= Equilibrium gel =

Viscous liquid with constant consistency
Equilibrium gel is made from a synthetic clay. Unlike other gels, it maintains the same consistency throughout its structure and is stable, which means it does not separate into sections of solid mass and those of more liquid mass. Equilibrium gel filtration liquid chromatography is a technique used for the quantitation of ligand binding.

==Synthesis==

Illustration of the bonding interaction between clay platelets

The gel is created by suspending synthetic clay in water. The initial fluid transformed into gel after a few months with concentrations of up to 1% clay by weight. After three years the substance separated into two phases. One phase was clay-rich while the other was clay-poor. However, at concentrations above 1% no such phase separation occurred. Unlike the lower concentrations where the arrangement of clay particles was continually in flux, the particles above 1% concentration locked into a stable structure which is known as equilibrium gel.

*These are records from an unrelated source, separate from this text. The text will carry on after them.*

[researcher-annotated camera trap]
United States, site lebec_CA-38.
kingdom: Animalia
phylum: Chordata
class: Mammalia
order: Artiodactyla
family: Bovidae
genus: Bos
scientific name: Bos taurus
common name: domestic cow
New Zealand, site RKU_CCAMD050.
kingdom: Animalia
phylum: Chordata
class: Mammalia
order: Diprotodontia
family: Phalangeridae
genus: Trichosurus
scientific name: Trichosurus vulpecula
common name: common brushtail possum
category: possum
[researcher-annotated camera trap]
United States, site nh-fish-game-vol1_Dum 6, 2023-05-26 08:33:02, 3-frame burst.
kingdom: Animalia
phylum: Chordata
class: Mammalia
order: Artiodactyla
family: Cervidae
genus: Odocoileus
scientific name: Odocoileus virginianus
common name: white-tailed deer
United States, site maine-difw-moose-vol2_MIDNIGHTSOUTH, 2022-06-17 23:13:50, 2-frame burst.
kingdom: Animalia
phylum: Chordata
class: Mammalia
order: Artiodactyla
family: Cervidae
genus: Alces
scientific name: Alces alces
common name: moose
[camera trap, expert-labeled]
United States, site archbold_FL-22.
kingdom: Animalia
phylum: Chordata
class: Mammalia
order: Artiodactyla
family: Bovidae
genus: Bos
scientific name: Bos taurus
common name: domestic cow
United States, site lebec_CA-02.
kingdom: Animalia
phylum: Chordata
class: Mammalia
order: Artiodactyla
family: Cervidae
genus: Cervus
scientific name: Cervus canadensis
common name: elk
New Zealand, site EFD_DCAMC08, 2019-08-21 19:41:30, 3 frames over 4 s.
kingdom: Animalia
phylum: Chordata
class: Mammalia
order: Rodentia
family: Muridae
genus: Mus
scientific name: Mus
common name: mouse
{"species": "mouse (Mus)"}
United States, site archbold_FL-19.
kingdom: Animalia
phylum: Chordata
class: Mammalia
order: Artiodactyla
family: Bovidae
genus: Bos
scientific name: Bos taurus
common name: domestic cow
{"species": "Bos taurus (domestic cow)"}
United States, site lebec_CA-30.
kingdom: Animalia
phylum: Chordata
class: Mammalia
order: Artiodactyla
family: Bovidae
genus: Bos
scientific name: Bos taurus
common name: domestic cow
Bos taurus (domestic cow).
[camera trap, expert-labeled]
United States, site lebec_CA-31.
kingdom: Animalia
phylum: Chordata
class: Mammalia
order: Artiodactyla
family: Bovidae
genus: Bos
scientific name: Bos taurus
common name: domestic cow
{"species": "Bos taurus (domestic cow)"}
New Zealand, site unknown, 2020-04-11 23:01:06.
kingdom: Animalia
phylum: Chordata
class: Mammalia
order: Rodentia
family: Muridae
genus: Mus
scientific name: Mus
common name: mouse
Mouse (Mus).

Clay particles interact in an anisotropic way differing from the typical isotropic way of colloidal particles, which normally interact with all of their nearest neighbors when forming a gel. The clay particles are disc-shaped giving them an asymmetric charge distribution with a net positive charge on their edges and net negative on their faces. This doesn't allow them to interact with their neighbors, and they tend to form T-bonds. This lets clay particles connect in a chain and allows the gel to form at a low density.

==Properties==
Equilibrium gel is similar to any gel in the way that it is a colloid in which the disperse phase has combined with the dispersion medium to produce a semisolid material. The difference with equilibrium gel is that it will not separate over time into two separate phase like all other gels. In a study taking place over seven years, scientist concluded that colloidal clays at slightly higher concentrations evolved reversibly and continuously from the empty liquid state to an arrested structure. From this observed properties the name equilibrium gel was derived.

Equilibrium gel shares the traits of all soft matter. Soft matter is a conceptual term that can be used to categorize polymers, liquid crystals, colloids, amphiphilic molecules, glass, granular and biological materials. One of the main characteristics of Equilibrium gel as with soft matter is that it displays various mesoscopic structures originating from a large number of internal degrees of freedoms of each molecule.

==Applications==
Scientists are already coming up with potential applications for equilibrium gel. One such application is batteries containing a gel electrolyte. Producing a relatively high power for a given weight, the battery could be incorporated into microscope devices if the gel could be made at a low enough density.

Equilibrium gel could also be used as coatings to deliver drugs into the body. Using the gel for coatings instead of other substances would be beneficial. This is due to the fact that the gel would allow the coatings to be lighter, thus reducing the amount of material that enters the body. The coatings protect against the bodies immune system and dissolve when the drug reaches its target.